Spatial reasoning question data
● ● ●

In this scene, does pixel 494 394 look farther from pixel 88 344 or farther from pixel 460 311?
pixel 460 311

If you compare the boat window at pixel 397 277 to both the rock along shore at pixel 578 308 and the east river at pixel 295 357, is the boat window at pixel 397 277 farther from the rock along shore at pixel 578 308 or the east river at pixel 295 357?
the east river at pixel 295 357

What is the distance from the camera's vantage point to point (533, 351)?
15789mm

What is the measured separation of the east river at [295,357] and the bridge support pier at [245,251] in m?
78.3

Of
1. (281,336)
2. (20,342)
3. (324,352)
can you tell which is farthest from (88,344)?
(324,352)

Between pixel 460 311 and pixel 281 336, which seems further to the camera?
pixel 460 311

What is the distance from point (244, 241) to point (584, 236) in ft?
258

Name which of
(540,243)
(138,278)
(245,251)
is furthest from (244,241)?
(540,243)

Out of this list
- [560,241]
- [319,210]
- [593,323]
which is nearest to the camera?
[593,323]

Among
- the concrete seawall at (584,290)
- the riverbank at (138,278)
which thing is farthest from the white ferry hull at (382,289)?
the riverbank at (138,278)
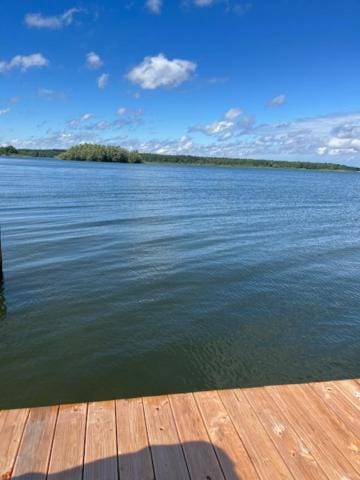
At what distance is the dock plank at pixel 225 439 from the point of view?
9.76ft

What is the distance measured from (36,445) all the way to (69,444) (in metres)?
0.30

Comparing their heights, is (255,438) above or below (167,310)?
above

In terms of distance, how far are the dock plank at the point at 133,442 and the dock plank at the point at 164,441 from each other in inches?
2.3

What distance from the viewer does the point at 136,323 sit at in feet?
23.9

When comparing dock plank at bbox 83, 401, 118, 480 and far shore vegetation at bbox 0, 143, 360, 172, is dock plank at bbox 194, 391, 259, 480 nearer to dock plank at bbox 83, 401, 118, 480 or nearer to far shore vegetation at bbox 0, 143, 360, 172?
dock plank at bbox 83, 401, 118, 480

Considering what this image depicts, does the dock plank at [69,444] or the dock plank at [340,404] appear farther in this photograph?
the dock plank at [340,404]

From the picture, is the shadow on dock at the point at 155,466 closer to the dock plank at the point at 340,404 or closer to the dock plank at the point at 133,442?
the dock plank at the point at 133,442

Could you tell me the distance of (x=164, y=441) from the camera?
3.28m

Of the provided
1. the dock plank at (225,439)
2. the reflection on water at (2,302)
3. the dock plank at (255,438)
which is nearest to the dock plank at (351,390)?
the dock plank at (255,438)

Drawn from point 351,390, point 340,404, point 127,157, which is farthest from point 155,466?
→ point 127,157

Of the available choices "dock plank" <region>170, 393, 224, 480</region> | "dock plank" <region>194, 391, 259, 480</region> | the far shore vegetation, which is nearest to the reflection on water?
"dock plank" <region>170, 393, 224, 480</region>

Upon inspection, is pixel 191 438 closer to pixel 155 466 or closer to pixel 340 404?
pixel 155 466

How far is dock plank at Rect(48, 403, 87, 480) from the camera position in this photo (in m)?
2.91

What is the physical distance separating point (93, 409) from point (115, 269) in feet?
22.1
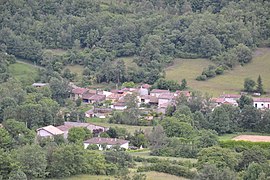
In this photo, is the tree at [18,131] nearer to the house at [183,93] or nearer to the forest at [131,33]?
the house at [183,93]

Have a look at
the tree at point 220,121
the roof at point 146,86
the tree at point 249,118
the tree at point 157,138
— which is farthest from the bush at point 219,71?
the tree at point 157,138

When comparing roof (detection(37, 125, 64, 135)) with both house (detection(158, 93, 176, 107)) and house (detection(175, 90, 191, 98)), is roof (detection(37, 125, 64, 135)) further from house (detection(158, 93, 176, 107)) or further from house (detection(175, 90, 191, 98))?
house (detection(158, 93, 176, 107))

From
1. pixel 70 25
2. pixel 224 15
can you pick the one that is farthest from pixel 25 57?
pixel 224 15

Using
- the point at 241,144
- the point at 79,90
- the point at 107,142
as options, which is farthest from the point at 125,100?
the point at 241,144

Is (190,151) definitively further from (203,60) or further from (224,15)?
(224,15)

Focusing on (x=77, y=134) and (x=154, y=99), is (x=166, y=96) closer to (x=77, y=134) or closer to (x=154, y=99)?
(x=154, y=99)

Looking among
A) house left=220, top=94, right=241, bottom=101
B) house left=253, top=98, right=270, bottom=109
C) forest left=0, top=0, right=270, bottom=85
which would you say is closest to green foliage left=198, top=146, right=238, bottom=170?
house left=253, top=98, right=270, bottom=109

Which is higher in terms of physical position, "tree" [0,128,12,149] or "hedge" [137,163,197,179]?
"tree" [0,128,12,149]
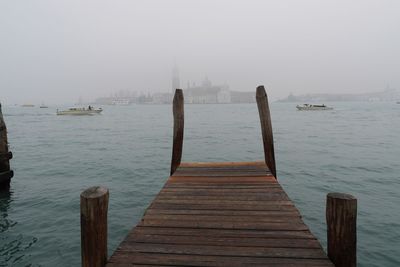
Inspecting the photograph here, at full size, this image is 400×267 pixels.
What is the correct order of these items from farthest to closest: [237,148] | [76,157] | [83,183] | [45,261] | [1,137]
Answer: [237,148] → [76,157] → [83,183] → [1,137] → [45,261]

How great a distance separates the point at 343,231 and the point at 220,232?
1.51 m

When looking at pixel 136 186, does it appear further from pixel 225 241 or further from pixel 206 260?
pixel 206 260

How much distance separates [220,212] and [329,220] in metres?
1.80

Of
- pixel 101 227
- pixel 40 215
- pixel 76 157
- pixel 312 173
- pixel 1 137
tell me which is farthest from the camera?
pixel 76 157

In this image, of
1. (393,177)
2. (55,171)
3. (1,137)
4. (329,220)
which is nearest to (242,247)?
(329,220)

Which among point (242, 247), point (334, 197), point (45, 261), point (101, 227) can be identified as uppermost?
point (334, 197)

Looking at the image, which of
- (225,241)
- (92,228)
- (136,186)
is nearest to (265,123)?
(225,241)

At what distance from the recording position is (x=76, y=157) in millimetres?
18703

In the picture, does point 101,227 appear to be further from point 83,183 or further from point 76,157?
point 76,157

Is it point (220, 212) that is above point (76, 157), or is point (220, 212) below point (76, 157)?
above

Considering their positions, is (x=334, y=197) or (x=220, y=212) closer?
(x=334, y=197)

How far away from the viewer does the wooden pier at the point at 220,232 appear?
290 cm

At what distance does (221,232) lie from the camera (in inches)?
143

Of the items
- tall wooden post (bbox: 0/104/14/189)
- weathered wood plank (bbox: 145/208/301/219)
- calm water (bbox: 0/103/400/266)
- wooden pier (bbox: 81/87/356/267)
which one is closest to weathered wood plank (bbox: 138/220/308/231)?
wooden pier (bbox: 81/87/356/267)
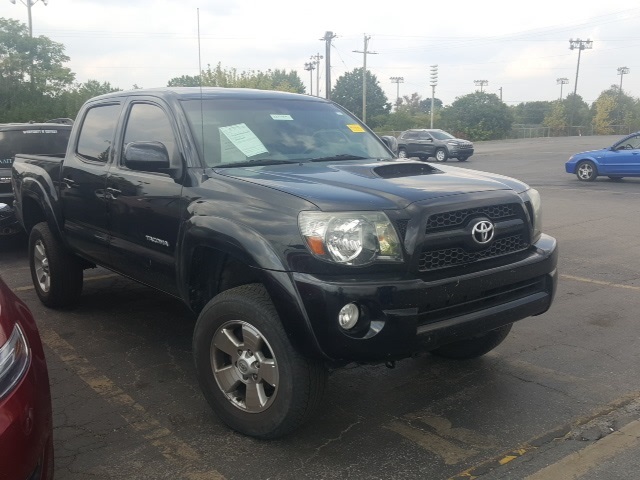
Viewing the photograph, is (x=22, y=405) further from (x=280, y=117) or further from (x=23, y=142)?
(x=23, y=142)

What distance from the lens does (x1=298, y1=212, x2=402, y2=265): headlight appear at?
10.7 ft

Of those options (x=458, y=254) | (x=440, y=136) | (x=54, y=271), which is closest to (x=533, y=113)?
(x=440, y=136)

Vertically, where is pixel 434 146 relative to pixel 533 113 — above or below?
below

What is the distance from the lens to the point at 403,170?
160 inches

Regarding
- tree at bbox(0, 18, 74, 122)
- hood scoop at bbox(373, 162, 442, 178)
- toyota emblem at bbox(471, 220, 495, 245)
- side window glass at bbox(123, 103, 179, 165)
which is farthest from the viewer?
tree at bbox(0, 18, 74, 122)

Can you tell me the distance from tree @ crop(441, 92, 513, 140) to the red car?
64.7 m

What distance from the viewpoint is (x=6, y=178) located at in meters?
8.80

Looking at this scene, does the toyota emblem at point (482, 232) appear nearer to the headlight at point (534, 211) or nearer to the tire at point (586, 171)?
the headlight at point (534, 211)

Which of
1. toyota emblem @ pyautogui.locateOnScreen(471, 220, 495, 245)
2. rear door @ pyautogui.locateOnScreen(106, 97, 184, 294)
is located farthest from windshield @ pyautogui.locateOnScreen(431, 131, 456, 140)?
toyota emblem @ pyautogui.locateOnScreen(471, 220, 495, 245)

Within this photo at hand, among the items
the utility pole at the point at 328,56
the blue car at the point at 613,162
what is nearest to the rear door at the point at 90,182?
the blue car at the point at 613,162

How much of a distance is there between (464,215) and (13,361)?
2258 mm

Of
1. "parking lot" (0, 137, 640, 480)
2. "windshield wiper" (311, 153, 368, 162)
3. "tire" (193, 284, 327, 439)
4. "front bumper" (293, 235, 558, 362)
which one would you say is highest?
"windshield wiper" (311, 153, 368, 162)

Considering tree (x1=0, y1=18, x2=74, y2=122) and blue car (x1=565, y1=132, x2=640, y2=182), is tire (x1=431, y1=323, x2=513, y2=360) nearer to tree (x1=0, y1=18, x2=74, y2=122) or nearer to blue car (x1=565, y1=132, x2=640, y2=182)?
blue car (x1=565, y1=132, x2=640, y2=182)

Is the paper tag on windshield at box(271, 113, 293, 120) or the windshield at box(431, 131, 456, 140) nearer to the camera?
the paper tag on windshield at box(271, 113, 293, 120)
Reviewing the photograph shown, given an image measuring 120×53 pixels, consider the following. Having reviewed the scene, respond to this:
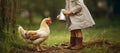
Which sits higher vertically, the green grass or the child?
the child

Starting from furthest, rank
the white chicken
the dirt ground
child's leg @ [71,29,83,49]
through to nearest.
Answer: child's leg @ [71,29,83,49] < the dirt ground < the white chicken

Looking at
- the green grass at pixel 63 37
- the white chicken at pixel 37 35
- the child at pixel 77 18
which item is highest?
the child at pixel 77 18

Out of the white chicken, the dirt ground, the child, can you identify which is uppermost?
the child

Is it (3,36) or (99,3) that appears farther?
(99,3)

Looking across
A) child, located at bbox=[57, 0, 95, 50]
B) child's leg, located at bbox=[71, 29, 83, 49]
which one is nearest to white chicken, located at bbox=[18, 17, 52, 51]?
child, located at bbox=[57, 0, 95, 50]

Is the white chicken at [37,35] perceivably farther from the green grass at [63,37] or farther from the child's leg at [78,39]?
the child's leg at [78,39]

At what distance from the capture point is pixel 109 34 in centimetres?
765

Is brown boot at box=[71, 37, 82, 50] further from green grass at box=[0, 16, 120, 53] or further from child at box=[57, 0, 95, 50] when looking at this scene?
green grass at box=[0, 16, 120, 53]

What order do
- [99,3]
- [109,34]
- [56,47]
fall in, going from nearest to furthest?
[56,47]
[109,34]
[99,3]

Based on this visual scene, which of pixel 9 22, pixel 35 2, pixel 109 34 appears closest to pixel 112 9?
pixel 35 2

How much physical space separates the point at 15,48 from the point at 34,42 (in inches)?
13.4

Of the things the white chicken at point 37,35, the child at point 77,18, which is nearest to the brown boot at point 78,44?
the child at point 77,18

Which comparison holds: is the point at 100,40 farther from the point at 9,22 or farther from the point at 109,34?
the point at 9,22

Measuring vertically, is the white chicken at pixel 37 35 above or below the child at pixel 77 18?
below
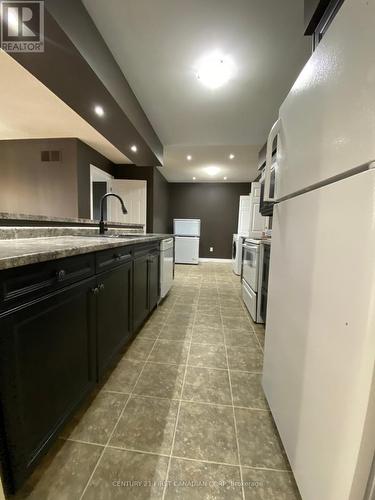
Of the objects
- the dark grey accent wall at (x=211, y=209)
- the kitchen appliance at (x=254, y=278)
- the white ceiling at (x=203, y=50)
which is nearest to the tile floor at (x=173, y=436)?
the kitchen appliance at (x=254, y=278)

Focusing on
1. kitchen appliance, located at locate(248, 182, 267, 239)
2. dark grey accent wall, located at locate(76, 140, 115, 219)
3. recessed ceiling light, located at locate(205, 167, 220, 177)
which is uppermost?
recessed ceiling light, located at locate(205, 167, 220, 177)

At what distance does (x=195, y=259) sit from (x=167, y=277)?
125 inches

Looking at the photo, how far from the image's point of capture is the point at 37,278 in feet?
2.43

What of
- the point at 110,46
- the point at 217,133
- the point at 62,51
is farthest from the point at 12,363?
the point at 217,133

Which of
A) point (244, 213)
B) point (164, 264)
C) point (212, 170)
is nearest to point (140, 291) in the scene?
point (164, 264)

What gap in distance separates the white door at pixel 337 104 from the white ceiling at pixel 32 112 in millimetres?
A: 2316

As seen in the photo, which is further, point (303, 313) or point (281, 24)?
point (281, 24)

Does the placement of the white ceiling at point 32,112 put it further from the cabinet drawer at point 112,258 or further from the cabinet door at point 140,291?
the cabinet door at point 140,291

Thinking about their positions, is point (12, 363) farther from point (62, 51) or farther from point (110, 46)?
point (110, 46)

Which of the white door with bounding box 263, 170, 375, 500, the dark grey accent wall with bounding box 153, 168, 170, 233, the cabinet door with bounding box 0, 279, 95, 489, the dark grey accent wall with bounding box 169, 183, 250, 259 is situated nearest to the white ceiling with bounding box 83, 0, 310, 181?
the white door with bounding box 263, 170, 375, 500

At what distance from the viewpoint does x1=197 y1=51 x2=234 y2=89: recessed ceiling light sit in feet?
5.61

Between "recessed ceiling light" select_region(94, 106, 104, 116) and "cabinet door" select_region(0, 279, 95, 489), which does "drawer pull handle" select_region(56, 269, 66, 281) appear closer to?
"cabinet door" select_region(0, 279, 95, 489)

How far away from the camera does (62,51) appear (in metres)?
1.29

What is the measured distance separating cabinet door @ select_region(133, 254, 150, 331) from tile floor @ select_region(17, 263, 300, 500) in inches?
9.9
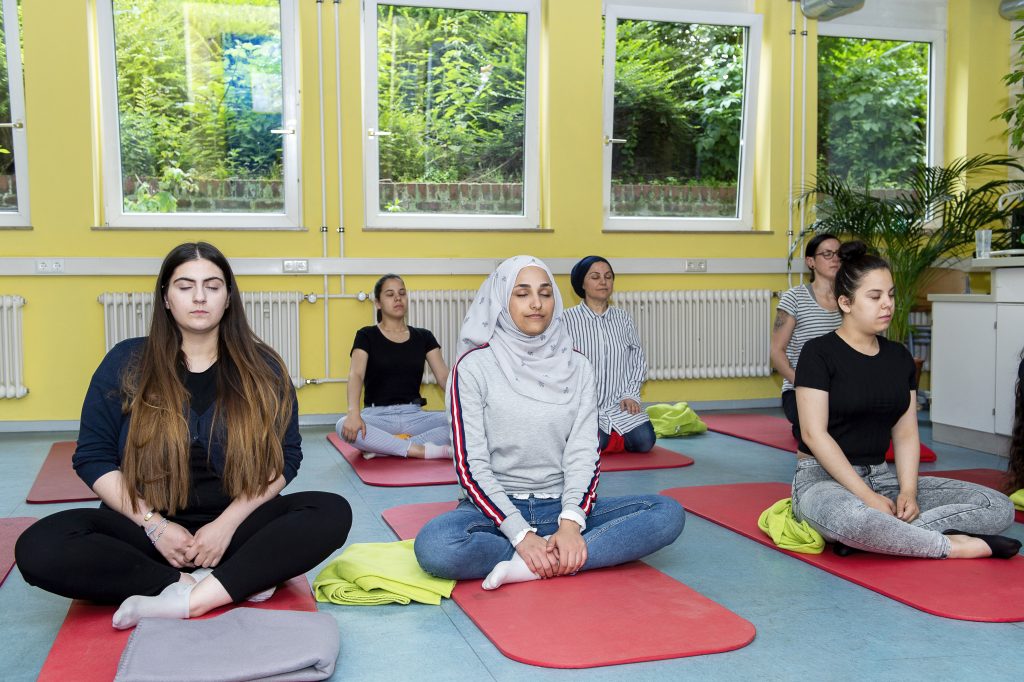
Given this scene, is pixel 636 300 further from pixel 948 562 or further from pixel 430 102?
pixel 948 562

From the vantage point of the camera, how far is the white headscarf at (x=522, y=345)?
261cm

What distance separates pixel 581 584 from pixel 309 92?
151 inches

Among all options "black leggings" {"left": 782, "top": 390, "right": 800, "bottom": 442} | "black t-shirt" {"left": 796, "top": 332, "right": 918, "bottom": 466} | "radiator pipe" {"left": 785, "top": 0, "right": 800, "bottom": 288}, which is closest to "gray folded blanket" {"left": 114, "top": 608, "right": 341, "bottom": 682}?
"black t-shirt" {"left": 796, "top": 332, "right": 918, "bottom": 466}

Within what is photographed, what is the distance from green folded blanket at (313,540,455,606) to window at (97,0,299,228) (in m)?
3.35

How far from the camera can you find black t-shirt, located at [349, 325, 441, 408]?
4.54 m

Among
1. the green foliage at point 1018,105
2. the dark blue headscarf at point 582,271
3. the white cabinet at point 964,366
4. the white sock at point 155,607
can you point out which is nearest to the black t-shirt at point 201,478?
the white sock at point 155,607

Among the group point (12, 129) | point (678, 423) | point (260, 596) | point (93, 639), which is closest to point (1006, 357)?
point (678, 423)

● ● ●

_REQUIRED TASK:_ Rewrite the records from the line containing "What distance separates" through the end of the records, inclusive, changing "green folded blanket" to "green folded quilt" and leaving everything else the same.

_CORRECT ANSWER:_
What distance separates pixel 581 584 from pixel 309 92?
151 inches

Among all options "black leggings" {"left": 782, "top": 390, "right": 800, "bottom": 442} | "black t-shirt" {"left": 796, "top": 332, "right": 918, "bottom": 466} | "radiator pipe" {"left": 785, "top": 0, "right": 800, "bottom": 288}, which is closest to "gray folded blanket" {"left": 114, "top": 608, "right": 341, "bottom": 682}?
"black t-shirt" {"left": 796, "top": 332, "right": 918, "bottom": 466}

Within what is photographed, what is the distance from green folded quilt at (313,540,455,606) to window at (97,0,299,228) (in m)?
3.35

How far from the camera can you find black t-shirt, located at [349, 325, 441, 408]?
4.54 m

Among
1. the green foliage at point 1018,105
2. the dark blue headscarf at point 582,271
3. the white cabinet at point 964,366
4. the white sock at point 155,607
can you point out which is nearest to the black t-shirt at point 201,478?
the white sock at point 155,607

Among the group point (12, 129) | point (678, 423) | point (260, 596) | point (93, 639), which is closest to point (1006, 357)?
point (678, 423)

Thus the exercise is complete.